GOALS:
1) In the Web Audio passage, repeat the text starting with "Up-mixing and down-mixing" and going on through "mono to stereo.".
2) Translate this sentence from the Web Audio passage into Spanish: "When the numbers of channels of the input and the output don't match, up-mixing, or down-mixing, must be done."
3) Please answer these questions using the Web Audio passage:
(a) What kind of buffers does the Web Audio API expose?
(b) Which property is set to control the up-mixing and down-mixing rules?
(c) In the 5.1 setting, which channel has the abbreviation LFE?

EXCERPTED PASSAGE:
####

Because the Web Audio API is designed for processing, it exposes only planar buffers. It uses the planar format but converts the audio to the interleaved format when it sends it to the sound card for playback. Conversely, when the API decodes an MP3, it starts with the interleaved format and converts it to the planar format for processing.

Audio channels

Each audio buffer may contain different numbers of channels. Most modern audio devices use the basic mono (only one channel) and stereo (left and right channels) settings. Some more complex sets support surround sound settings (like quad and 5.1), which can lead to a richer sound experience thanks to their high channel count. We usually represent the channels with the standard abbreviations detailed in the table below:

Name Channels
Mono 0: M: mono
Stereo 0: L: left 1: R: right
Quad 0: L: left 1: R: right 2: SL: surround left 3: SR: surround right
5.1 0: L: left 1: R: right 2: C: center 3: LFE: subwoofer 4: SL: surround left 5: SR: surround right

Up-mixing and down-mixing

When the numbers of channels of the input and the output don't match, up-mixing, or down-mixing, must be done. The following rules, controlled by setting the AudioNode.channelInterpretation property to speakers or discrete, apply:

Interpretation Input channels Output channels Mixing rules
speakers 1 (Mono) 2 (Stereo) Up-mix from mono to stereo.

####

GIVEN INFORMATION:
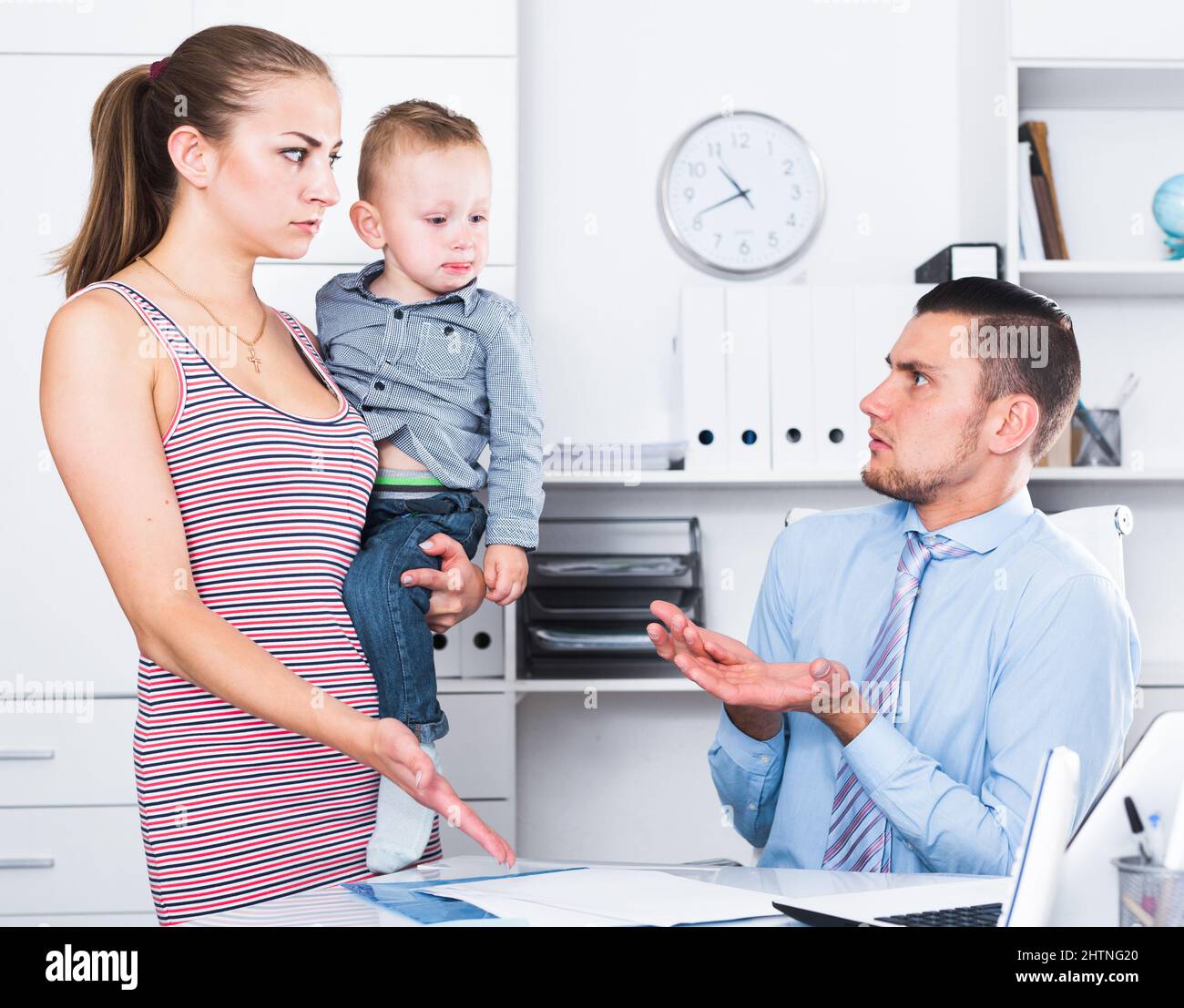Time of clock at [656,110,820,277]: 10:41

####

ANSWERS TO THE PROBLEMS:
1)
Up-mixing and down-mixing

When the numbers of channels of the input and the output don't match, up-mixing, or down-mixing, must be done. The following rules, controlled by setting the AudioNode.channelInterpretation property to speakers or discrete, apply:

Interpretation Input channels Output channels Mixing rules
speakers 1 (Mono) 2 (Stereo) Up-mix from mono to stereo.

2) Cuando el número de canales de la entrada y el de la salida no coinciden, debe realizarse una mezcla ascendente o una mezcla descendente.

3)
(a) Planar buffers.
(b) AudioNode.channelInterpretation.
(c) The subwoofer, channel 3.